● **PROBLEM A**
Return the portion of the death penalty excerpt from "The recent abolition" up to and including "throughout the country.", reproducing it word for word.
● **PROBLEM B**
Answer the following questions using the death penalty excerpt:
(i) According to the California Commission on the Fair Administration of Justice, how much more does the state pay annually than it would if it eliminated the death penalty?
(ii) In which two states has capital punishment recently been abolished?
(iii) What did Gov. Bill Richardson say swayed his decision?
● **PROBLEM C**
Extend the excerpt on the cost of California's death penalty, beginning after its final sentence.

● **STUDY TEXT**
►

Because of the extra guards needed, the extended appeals process and the cost to individually house each condemned inmate, the state annually pays $100 million more than it would if it eliminated the death penalty, according to the California Commission on the Fair Administration of Justice, a group created by a California State Senate resolution.

Semel said that at a time when California continually cuts funds to the UC and other public programs, this expenditure is infuriating.

“To a state that is suffering, an extra $100 million or more a year is a significant amount of money,” she said. “And that is just in a year. This goes on every year. It is an industry, and it is an industry that is just simply not serving the people of this state.”

The recent abolition of capital punishment in New Jersey and New Mexico and the expected abolition in Illinois, pending Gov. Pat Quinn’s signature, displays a trend throughout the country.

Gov. Bill Richardson of New Mexico said in a statement after signing the bill that the inability to guarantee guilt swayed his decision.

◄

(Stored items)
►

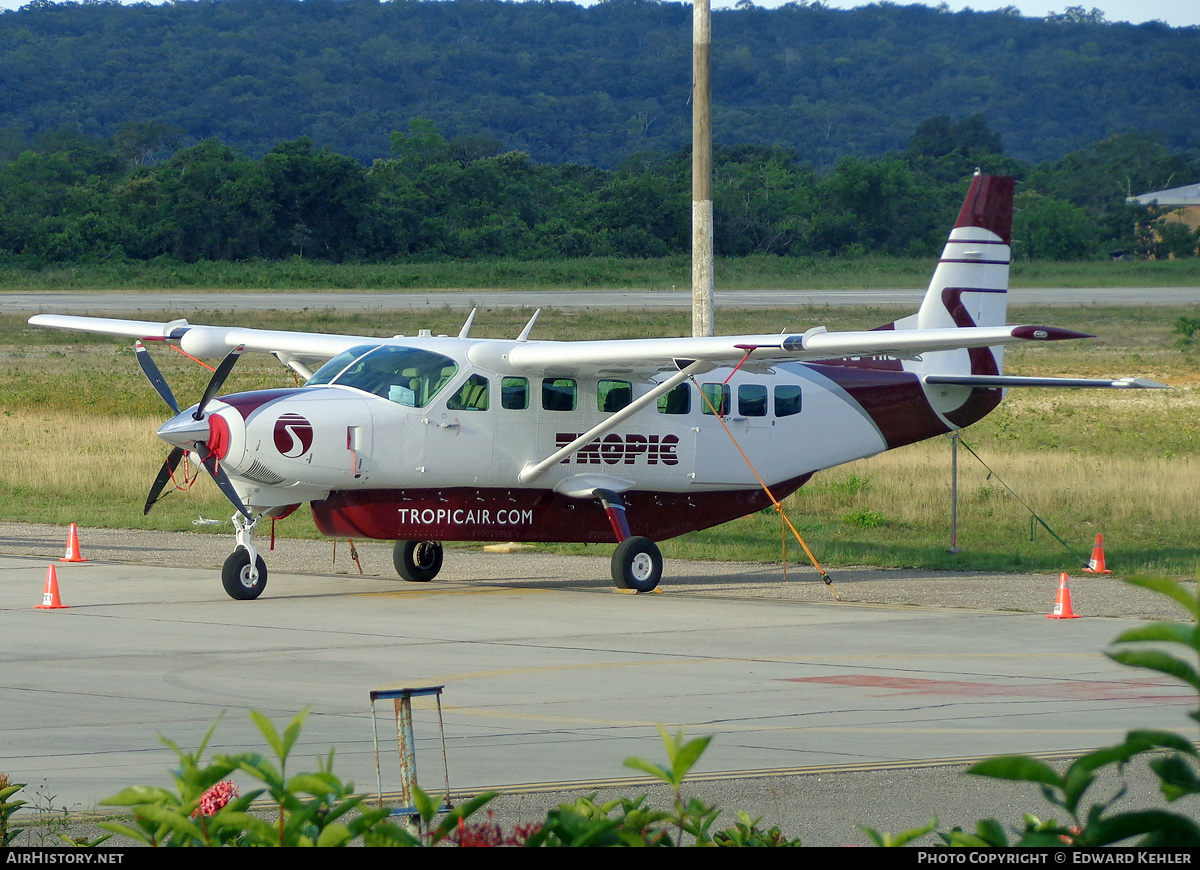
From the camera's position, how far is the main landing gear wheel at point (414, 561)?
670 inches

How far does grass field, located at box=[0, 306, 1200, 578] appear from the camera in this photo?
63.1 feet

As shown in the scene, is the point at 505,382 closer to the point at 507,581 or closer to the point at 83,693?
the point at 507,581

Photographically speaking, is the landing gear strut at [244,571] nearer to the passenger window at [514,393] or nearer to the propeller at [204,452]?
the propeller at [204,452]

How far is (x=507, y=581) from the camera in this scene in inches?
669

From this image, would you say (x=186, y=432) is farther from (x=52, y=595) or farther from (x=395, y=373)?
(x=395, y=373)

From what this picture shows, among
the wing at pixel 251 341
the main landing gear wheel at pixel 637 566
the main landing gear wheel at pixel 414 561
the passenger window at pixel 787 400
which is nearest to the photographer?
the main landing gear wheel at pixel 637 566

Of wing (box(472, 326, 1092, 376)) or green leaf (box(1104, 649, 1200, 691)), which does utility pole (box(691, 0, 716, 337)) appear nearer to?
wing (box(472, 326, 1092, 376))

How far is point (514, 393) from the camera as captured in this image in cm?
1658

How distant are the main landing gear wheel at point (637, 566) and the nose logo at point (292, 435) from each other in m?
3.42

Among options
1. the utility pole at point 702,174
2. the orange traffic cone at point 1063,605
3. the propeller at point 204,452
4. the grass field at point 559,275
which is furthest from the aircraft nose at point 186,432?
the grass field at point 559,275

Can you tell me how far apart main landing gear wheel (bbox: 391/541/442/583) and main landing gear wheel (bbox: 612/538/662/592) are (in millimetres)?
2146

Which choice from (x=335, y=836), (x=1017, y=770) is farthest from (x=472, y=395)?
(x=1017, y=770)

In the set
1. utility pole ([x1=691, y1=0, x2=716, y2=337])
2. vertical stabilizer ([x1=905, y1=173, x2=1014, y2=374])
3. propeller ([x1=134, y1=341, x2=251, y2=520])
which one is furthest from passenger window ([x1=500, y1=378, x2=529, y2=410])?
vertical stabilizer ([x1=905, y1=173, x2=1014, y2=374])
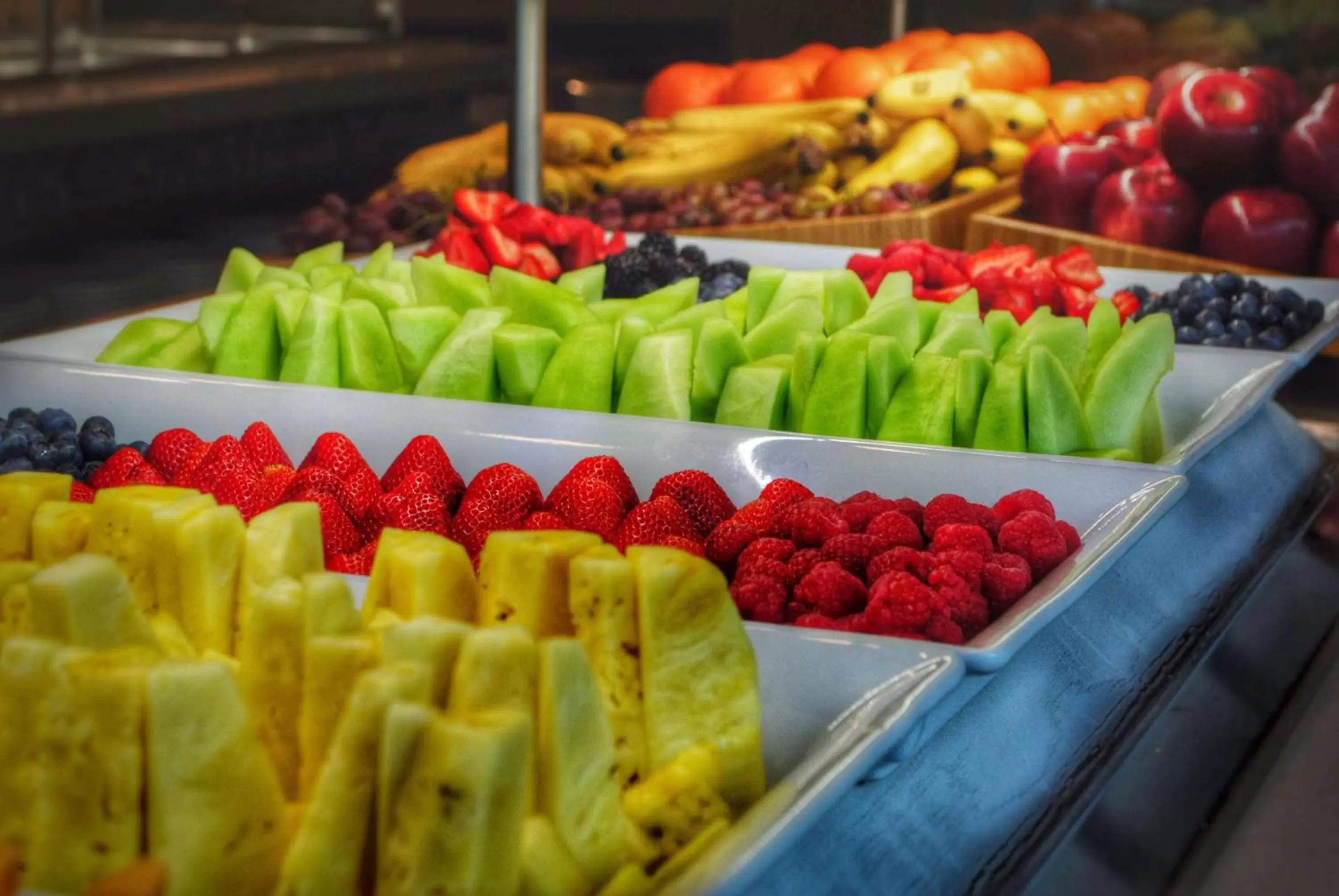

◄

● **ANSWER AREA A**
The recent abolition of capital punishment in New Jersey and New Mexico and the expected abolition in Illinois, pending Gov. Pat Quinn’s signature, displays a trend throughout the country.

● **ANSWER AREA B**
(i) $100 million more per year.
(ii) New Jersey and New Mexico.
(iii) The inability to guarantee guilt.

● **ANSWER AREA C**
“The sad truth is the wrong person can still be convicted in this day and age,” he said in a March 2009 news conference. “And in cases where that conviction carries with it the ultimate sanction, we must have ultimate confidence, I would say certitude, that the system is without flaw or prejudice.”

But because California’s death penalty was passed by referendum — a 1972 vote for Proposition 17 — discontinuing capital punishment is out of the legislature’s hands. Instead, the courts would have to rule executions unconstitutional or abolition would have to be passed by popular vote.

But even Semel, an ardent critic of capital punishment, has doubts about the success of abolition by referendum.

“It’s one thing to talk to people about what they think, whether they favor the alternative punishment of life without parole,” Semel said. “But it is another thing to put that in the cauldron of political fire that happens in an initiative battle, when you are talking about people spending tens of millions of dollars to sway the public.”


San Quentin Lt. Robinson walked my photographer and me to a towering barbed wire fence, through which we could see black double doors marked “East Block Condemned Row II.” He said that he could not take us in. The press had not been allowed on death row for seven years. Instead, we stood next to the gate, trying to position ourselves to sneak a glance in if the doors opened.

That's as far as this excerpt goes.